We welcome the progress that has been made in the course of debates. Progress has been highlighted and welcomed by the Committee of Vice-Chancellors and Principals as regards payment for the administration of loans by universities. The Government amended the Bill in response to the universities' concerns regarding payment for their work in administering the new private loans. That is welcome but the universities will wish to be consulted about the detailed arrangements of the scheme once they have been agreed with the financial institutions.

In relation to parliamentary scrutiny of the detailed arrangements for the Bill, the Minister announced at the Report stage that he envisaged a Statement to the House as the best way of outlining those detailed arrangements. He referred to that again tonight. We on these Benches share the views of the CVCP that both Houses of Parliament should be provided with an opportunity to discuss them. Like the CVCP we too believe that before next year's student loan regulations there should be consultation on the vexed problems facing medical, dental and veterinary students.
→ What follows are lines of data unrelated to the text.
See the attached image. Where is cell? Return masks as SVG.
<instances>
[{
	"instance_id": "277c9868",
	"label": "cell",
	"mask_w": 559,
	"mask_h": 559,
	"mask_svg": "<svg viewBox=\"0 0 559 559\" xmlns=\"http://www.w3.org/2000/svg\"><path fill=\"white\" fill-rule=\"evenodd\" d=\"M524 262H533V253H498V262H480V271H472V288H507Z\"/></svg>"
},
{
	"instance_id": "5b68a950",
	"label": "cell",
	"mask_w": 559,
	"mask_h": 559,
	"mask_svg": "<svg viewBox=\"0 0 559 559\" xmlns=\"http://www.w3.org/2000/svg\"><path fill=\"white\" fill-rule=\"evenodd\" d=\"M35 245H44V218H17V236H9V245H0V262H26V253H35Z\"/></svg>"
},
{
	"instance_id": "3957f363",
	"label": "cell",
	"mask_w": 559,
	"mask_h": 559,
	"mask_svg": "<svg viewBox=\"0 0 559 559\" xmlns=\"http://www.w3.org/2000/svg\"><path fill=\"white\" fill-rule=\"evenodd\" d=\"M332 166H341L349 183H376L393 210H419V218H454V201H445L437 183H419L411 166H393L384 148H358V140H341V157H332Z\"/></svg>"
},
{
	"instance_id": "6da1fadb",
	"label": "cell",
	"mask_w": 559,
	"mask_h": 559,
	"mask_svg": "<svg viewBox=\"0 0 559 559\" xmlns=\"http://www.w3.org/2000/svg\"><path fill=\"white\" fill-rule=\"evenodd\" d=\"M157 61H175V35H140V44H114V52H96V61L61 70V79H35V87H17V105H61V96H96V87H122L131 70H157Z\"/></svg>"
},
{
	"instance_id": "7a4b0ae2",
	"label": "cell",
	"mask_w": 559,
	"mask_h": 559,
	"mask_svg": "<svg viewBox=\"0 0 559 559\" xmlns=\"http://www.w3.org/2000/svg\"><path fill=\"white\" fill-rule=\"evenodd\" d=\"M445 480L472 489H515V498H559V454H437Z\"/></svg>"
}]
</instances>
The Minister has been courteous and as helpful as he has been able during the passage of the Bill. I thank him on behalf of those on these Benches, especially on behalf of my noble friend Lord Morris of Castle Morris who, unfortunately, is unable to be present today. I know that the custom is that at this stage we wish the Bill success. However, in the light of the criticism received from all sides of the House as regards paying financial institutions to set up an entirely new administrative system based on the mortgage method of repayment with no support, that is asking too much. Higher education is too important to individual students and to the economy to be treated in this way.

However, on behalf of my noble friend Lord Morris of Castle Morris, I thank all noble Lords who have contributed to the points of great concern raised and supported from these Benches. I thank in particular the noble Baroness, Lady Park of Monmouth and the noble Lord, Lord Peyton of Yeovil. I thank also the noble Lords, Lord Tope and Lord Addington. Last but by no means least, I thank my noble friends for their support at all stages during the passage of the Bill. Their help and support has been invaluable, in particular to me this evening.

Lord Addington

My Lords, it falls to me to make the final comments on the Bill. The Bill is a missed opportunity. However, I believe that that is combined uniquely with it being something which will probably never come to pass. I say "probably" because there is a vague chance that it may come to pass. But to do so it must survive a general election and a review. One or other of those occurrences may well do this Bill down.

The scheme was originally rejected by the private sector and I suspect that a similar fate may well await the Bill now, even if it overcomes those other hurdles. We did not manage to improve the Bill fundamentally. The amendment on which we divided sought to improve it in relation to the individual status of students and we failed. That sums up the whole Bill.

Having said that, the noble Lord, Lord Henley, was his usual courteous and charming self while disagreeing with most of what we said. The noble Baroness, Lady Park, and the noble Lord, Lord Peyton, provided interesting and stimulating comment for the whole debate, as did other noble Lords. I should mention in particular the noble Lord, Lord Desai, who often stirs things up to a very interesting pitch. The noble Baroness, Lady Farrington, and the entire Opposition Front Bench team made extremely interesting contributions, as did my noble friend Lord Tope. On these Benches, we have not so much had a team as a relay effort. I could not be here for the Committee stage and my noble friend Lord Tope is unable to be here this evening.

If the Bill ever reaches the statute book, I hope that it proves to be vastly more successful than I can foresee it being at present. I hope that it is not merely a continuation of the current loan scheme about which we can all stand up and say rightly, "I told you so".

On Question, Bill passed, and returned to the Commons with amendments.